Suisse

Menacée, l’association PVA sonne la mobilisation

Zac Guimaraes, Beatrice Ascensio et Rocco Senatore de l’assocation PVA

Le groupe qui soutient les personnes porteuses du VIH/sida à Genève fait l’objet d’une coupe budgétaire drastique. Mais ses animateurs ne déposent pas les armes.

«Pour les personnes qui viennent ici, PVA est une famille», lance Rocco Senatore, coordinateur de l’association. Une famille désormais menacée dans sa survie puisqu’une coupe budgétaire drastique pourrait sérieusement remettre en question sa pérennité. La nouvelle est tombée le 19 juin dans le cadre d’une séance annuelle avec le médecin cantonal. L’association a alors appris que le Département de la santé allait réduire de moitié sa subvention en 2016. Celle-ci passerait de 200’000 à 100’000 francs. Avec un budget total de 260’000 francs, c’est près de 40% de son financement qui serait amputé.

Les responsables de PVA accusent le coup. «Nous devons nous réorganiser en seulement six mois alors que nous sommes déjà à l’os ici sur le plan financier, souligne Rocco Senatore. En plus, nous n’avons pas reçu de préavis. Cette nouvelle a été une surprise totale. Lors de notre rendez-vous, nous devions simplement présenter notre bilan et montrer que nos objectifs étaient bien atteints comme le préconise notre contrat de prestation quadriennal.»

«Pourquoi s’attaquer aux plus faibles?»
Pour la députée socialiste Lydia Schneider Hausser cette coupe budgétaire n’est pas normale. Elle a donc déposé au début du mois de septembre une question urgente à l’attention du Conseil d’Etat, intitulée «Pourquoi s’attaquer aux plus faibles?» Une initiative saluée par l’association. «Nous avons trouvé la formule de la député très adéquate. Nous sommes la seule association touchée par ces mesures d’économie dans l’enveloppe VIH du Canton. Or, PVA est la plus petite et la plus modeste. Nous sommes une microstructure avec seulement deux employés à mi-temps (la secrétaire et le coordinateur).»

Rapidement alertées, les associations genevoises actives dans le domaine du VIH se sont mobilisées.
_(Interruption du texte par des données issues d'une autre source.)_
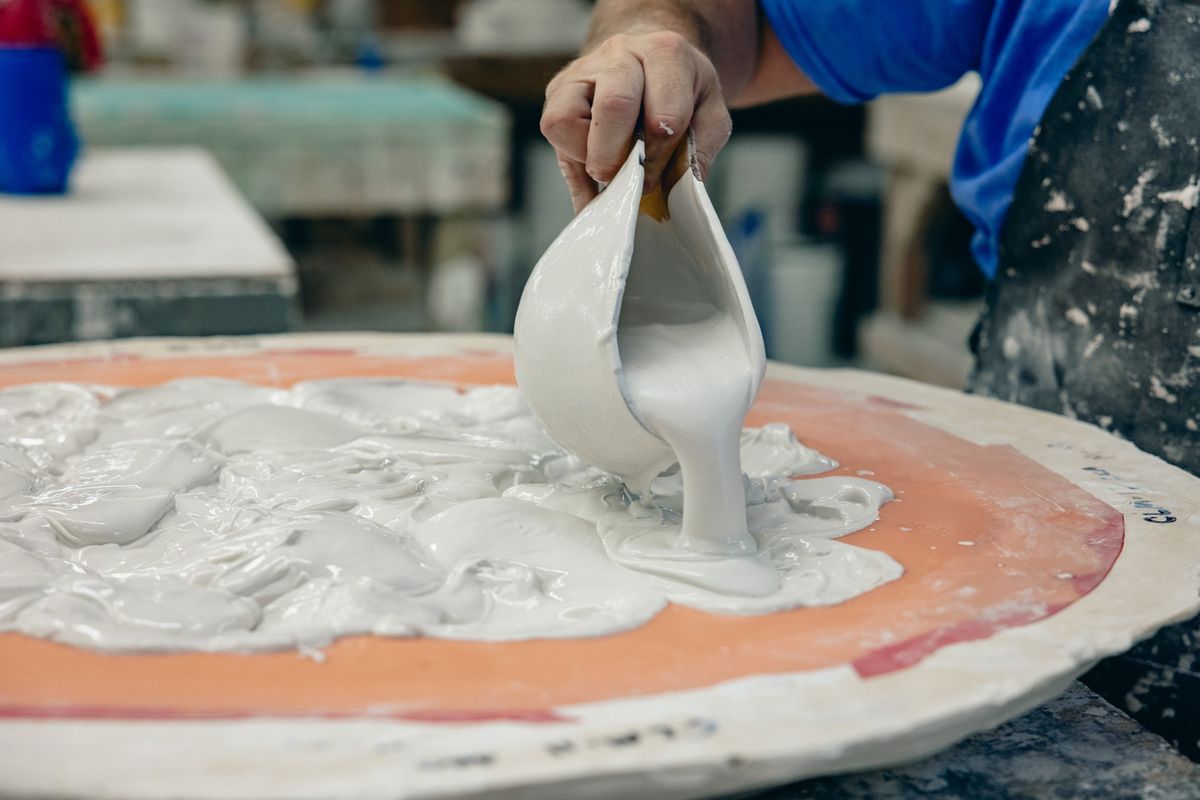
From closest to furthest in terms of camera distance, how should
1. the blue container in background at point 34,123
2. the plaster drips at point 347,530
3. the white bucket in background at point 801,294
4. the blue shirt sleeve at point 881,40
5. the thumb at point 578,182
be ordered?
the plaster drips at point 347,530 → the thumb at point 578,182 → the blue shirt sleeve at point 881,40 → the blue container in background at point 34,123 → the white bucket in background at point 801,294

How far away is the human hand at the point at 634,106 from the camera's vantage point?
1382 mm

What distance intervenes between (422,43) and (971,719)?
6286 mm

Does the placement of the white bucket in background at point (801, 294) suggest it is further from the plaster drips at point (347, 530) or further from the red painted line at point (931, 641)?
the red painted line at point (931, 641)

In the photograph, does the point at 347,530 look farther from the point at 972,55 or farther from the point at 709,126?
the point at 972,55

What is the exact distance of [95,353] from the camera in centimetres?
199

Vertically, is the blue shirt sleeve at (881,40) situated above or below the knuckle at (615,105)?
above

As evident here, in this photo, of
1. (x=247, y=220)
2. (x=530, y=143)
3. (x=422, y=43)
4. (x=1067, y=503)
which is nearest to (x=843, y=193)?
(x=530, y=143)

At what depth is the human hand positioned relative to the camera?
1.38m

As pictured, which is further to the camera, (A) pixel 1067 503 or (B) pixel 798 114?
(B) pixel 798 114

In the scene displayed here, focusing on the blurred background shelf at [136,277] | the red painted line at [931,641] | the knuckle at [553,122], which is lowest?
the blurred background shelf at [136,277]

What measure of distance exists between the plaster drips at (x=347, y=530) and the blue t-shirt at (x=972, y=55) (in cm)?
64

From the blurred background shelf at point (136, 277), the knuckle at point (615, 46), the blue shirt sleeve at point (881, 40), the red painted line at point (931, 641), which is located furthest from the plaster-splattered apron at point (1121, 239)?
the blurred background shelf at point (136, 277)

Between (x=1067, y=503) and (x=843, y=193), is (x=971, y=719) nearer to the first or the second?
(x=1067, y=503)

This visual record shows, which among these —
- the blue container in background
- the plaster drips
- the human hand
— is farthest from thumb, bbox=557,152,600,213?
the blue container in background
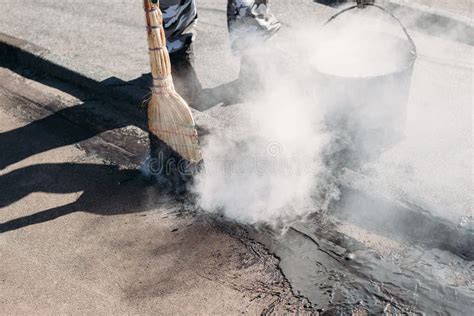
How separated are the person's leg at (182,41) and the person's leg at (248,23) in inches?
13.4

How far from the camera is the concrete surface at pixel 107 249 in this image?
11.0 feet

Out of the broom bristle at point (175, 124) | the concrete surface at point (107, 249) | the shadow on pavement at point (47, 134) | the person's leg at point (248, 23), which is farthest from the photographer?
the person's leg at point (248, 23)

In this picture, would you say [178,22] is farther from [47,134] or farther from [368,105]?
[368,105]

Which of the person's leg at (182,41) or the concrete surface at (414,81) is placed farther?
the person's leg at (182,41)

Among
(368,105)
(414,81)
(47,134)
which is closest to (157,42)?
(368,105)

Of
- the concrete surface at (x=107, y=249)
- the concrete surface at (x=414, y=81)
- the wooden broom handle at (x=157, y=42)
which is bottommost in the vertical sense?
the concrete surface at (x=107, y=249)

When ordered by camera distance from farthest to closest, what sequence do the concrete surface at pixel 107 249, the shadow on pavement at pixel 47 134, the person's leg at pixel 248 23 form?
the person's leg at pixel 248 23, the shadow on pavement at pixel 47 134, the concrete surface at pixel 107 249

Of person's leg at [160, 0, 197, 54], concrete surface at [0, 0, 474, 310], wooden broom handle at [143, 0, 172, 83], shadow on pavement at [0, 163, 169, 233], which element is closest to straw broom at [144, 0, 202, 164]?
wooden broom handle at [143, 0, 172, 83]

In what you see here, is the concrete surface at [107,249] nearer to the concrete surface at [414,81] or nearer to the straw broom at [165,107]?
the concrete surface at [414,81]

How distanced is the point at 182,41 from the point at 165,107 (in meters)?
1.35

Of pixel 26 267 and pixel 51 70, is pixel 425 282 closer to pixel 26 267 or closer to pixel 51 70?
pixel 26 267

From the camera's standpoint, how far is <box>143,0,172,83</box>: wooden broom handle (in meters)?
3.81

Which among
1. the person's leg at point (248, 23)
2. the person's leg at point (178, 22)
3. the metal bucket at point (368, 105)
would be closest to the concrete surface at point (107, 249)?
the person's leg at point (178, 22)

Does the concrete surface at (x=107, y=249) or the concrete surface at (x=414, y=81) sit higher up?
the concrete surface at (x=414, y=81)
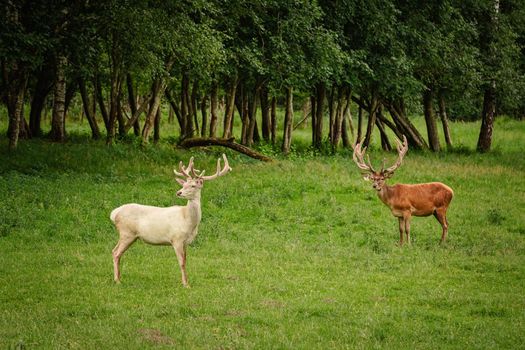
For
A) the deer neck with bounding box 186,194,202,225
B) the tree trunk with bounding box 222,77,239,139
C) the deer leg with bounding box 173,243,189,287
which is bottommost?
the deer leg with bounding box 173,243,189,287

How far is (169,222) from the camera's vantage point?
13.7 m

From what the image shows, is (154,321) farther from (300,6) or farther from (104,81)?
(104,81)

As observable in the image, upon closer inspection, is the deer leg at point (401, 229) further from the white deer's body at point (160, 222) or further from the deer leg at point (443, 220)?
the white deer's body at point (160, 222)

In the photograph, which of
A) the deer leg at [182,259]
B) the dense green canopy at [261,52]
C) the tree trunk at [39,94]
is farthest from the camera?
the tree trunk at [39,94]

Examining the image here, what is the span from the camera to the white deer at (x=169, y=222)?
1355 cm

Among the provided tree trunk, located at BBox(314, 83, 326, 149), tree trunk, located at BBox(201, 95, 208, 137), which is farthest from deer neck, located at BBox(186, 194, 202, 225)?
tree trunk, located at BBox(201, 95, 208, 137)

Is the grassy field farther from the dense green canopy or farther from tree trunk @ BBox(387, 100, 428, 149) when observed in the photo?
tree trunk @ BBox(387, 100, 428, 149)

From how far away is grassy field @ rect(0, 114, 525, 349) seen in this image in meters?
11.1

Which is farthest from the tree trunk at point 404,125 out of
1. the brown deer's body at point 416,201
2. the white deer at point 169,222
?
the white deer at point 169,222

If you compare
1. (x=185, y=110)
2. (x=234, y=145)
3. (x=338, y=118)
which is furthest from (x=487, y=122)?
(x=234, y=145)

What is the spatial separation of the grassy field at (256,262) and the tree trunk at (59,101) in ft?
4.75

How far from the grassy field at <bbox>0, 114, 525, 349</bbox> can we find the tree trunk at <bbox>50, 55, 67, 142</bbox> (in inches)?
57.0

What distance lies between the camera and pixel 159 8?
25.0m

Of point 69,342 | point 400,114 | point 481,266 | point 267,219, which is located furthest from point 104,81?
point 69,342
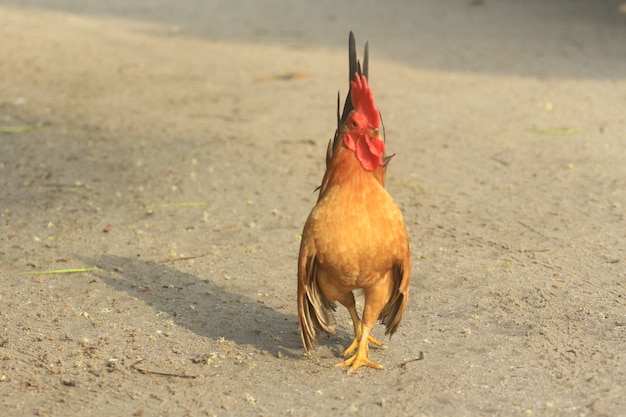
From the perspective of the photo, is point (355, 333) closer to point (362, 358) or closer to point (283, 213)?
point (362, 358)

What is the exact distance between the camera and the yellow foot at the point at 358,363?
371cm

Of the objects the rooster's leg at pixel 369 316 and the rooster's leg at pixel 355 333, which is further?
the rooster's leg at pixel 355 333

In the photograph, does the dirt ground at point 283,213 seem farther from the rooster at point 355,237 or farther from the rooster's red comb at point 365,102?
the rooster's red comb at point 365,102

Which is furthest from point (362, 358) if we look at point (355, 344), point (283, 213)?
point (283, 213)

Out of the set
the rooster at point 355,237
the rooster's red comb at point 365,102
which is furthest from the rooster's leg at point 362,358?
the rooster's red comb at point 365,102

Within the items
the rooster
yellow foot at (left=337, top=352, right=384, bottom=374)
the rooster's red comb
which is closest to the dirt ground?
yellow foot at (left=337, top=352, right=384, bottom=374)

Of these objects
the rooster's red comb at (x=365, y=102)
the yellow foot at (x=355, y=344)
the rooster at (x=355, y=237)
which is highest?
the rooster's red comb at (x=365, y=102)

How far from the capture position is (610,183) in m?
5.95

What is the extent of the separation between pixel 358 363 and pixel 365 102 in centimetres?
109

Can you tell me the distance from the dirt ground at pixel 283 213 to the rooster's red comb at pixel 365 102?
105 centimetres

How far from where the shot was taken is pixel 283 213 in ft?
18.4

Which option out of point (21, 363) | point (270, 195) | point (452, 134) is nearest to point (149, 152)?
point (270, 195)

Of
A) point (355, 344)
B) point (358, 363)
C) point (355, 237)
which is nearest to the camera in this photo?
point (355, 237)

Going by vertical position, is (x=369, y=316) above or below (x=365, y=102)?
below
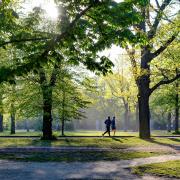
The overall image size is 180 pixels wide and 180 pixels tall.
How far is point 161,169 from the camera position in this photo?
14422mm

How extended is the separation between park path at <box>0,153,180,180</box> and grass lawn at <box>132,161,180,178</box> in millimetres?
444

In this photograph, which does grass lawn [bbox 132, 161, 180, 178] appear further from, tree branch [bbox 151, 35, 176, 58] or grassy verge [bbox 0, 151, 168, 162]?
tree branch [bbox 151, 35, 176, 58]

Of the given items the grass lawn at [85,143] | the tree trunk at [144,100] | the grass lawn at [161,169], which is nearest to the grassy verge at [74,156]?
the grass lawn at [161,169]

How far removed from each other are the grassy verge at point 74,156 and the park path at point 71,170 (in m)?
0.96

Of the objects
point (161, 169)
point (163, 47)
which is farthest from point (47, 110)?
point (161, 169)

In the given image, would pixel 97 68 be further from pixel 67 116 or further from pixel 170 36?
pixel 67 116

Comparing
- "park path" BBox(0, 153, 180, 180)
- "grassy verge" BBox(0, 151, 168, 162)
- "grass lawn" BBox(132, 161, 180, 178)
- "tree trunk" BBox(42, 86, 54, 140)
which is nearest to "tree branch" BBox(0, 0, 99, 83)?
"park path" BBox(0, 153, 180, 180)

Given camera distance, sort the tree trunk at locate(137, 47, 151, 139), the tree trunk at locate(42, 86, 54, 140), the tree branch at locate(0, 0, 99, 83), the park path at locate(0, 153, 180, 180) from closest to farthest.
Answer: the tree branch at locate(0, 0, 99, 83), the park path at locate(0, 153, 180, 180), the tree trunk at locate(42, 86, 54, 140), the tree trunk at locate(137, 47, 151, 139)

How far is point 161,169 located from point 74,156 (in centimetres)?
501

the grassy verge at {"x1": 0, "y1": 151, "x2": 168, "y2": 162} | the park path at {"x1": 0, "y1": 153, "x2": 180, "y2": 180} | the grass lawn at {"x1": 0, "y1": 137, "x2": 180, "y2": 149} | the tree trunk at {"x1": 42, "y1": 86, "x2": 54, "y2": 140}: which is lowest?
the park path at {"x1": 0, "y1": 153, "x2": 180, "y2": 180}

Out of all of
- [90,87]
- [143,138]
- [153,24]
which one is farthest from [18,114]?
[153,24]

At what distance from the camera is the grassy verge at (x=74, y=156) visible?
17.2 meters

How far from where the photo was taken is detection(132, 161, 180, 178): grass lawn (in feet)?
44.7

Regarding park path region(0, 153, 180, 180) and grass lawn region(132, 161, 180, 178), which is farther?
grass lawn region(132, 161, 180, 178)
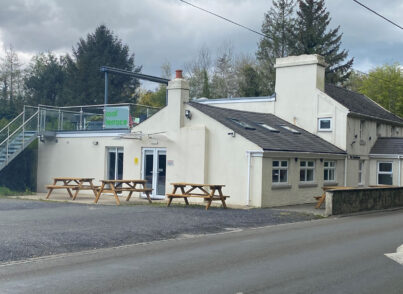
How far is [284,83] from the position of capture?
28.0 m

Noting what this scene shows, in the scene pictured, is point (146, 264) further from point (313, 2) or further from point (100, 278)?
point (313, 2)

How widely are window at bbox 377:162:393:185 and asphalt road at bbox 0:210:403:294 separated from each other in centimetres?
1672

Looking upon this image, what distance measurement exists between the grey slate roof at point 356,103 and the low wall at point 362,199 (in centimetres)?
544

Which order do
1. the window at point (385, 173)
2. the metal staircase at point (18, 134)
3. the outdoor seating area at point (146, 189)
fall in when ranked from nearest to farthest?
the outdoor seating area at point (146, 189)
the metal staircase at point (18, 134)
the window at point (385, 173)

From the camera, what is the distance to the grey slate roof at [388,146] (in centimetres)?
2859

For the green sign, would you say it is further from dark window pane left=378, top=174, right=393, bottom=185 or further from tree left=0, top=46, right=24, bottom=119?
tree left=0, top=46, right=24, bottom=119

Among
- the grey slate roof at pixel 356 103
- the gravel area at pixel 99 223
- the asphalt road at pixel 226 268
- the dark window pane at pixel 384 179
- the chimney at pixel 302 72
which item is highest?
the chimney at pixel 302 72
Parmi elles, Dialogai qui a, entre autre, pour mission de lutter contre l’épidémie. «Toutes les associations concernées par le contrat de prestations VIH ont envoyé une lettre au Département de la santé, s’inquiétant de l’avenir de PVA, explique Mathilde Captyn, directrice de Dialogai. C’est une décision arbitraire et nous devons nous serrer les coudes.»

Face à cette montée aux barricades, le Département de la santé tempère. «Il y a certainement eu une maladresse de communication, explique Mauro Poggia, conseiller d’Etat en charge de la santé. Le service du médecin cantonal n’a pas la compétence de supprimer une subvention. Il ne pouvait qu’amorcer une discussion et non annoncer une décision.» En effet, c’est maintenant au Grand Conseil de Genève de trancher au mois de décembre. Pour l’association, le message n’était pourtant pas aussi clair. «Il y a eu un évident manque de clarté lors de notre rendez-vous, s’indigne Rocco Senatore. On nous a simplement dit que des mesures d’économie devaient être faites et que cette coupe visait le volet thérapeutique de notre travail. Mais supprimer les thérapies c’est inconcevable. Il s’agit d’un ancrage de survie pour certaines personnes.»

Thérapies nécessaires
Il suffit de pénétrer à l’intérieur des locaux de l’association pour prendre toute la mesure de l’importance des ateliers thérapeutiques. Partout sur les murs, des dizaines de tableaux peints par des membres témoignent du travail accompli par l’association. «Certains viennent tous les mardis aux ateliers de peinture depuis vingt ans, précise Béatrice Ascencio, la secrétaire. Nous offrons aussi des massages, de la réflexologie ou encore une aide psychologique mais aucun de ces soins n’est remboursés par l’assurance de base. En tout, cela représente environ 665 thérapies par année.»

Pour PVA, c’est donc clair: le seul mot d’ordre est la mobilisation. «Nous allons nous battre pour influencer la décision du Grand Conseil et une pétition a déjà été lancée, affirme le Président Zaqueu Guimaraes. Du côté du Département de la santé, des négociations sont en vue. «J’ai demandé au médecin cantonal de réunir tous les acteurs dans ce domaine afin de trouver rapidement une solution acceptable», assure Mauro Poggia.

23 ans auprès des personnes séropositives

L’association PVA a été fondée en 1992 par des porteurs du VIH/sida. elle comprend 150 membres. Depuis plus de 20 ans, elle se bat pour le suivi psycho-social de ses membres et mène des actions de lutte contre la discrimination et la défense des droits des personnes qui vivent avec le virus. elle est aussi la seule association à offrir un soutien aux proches.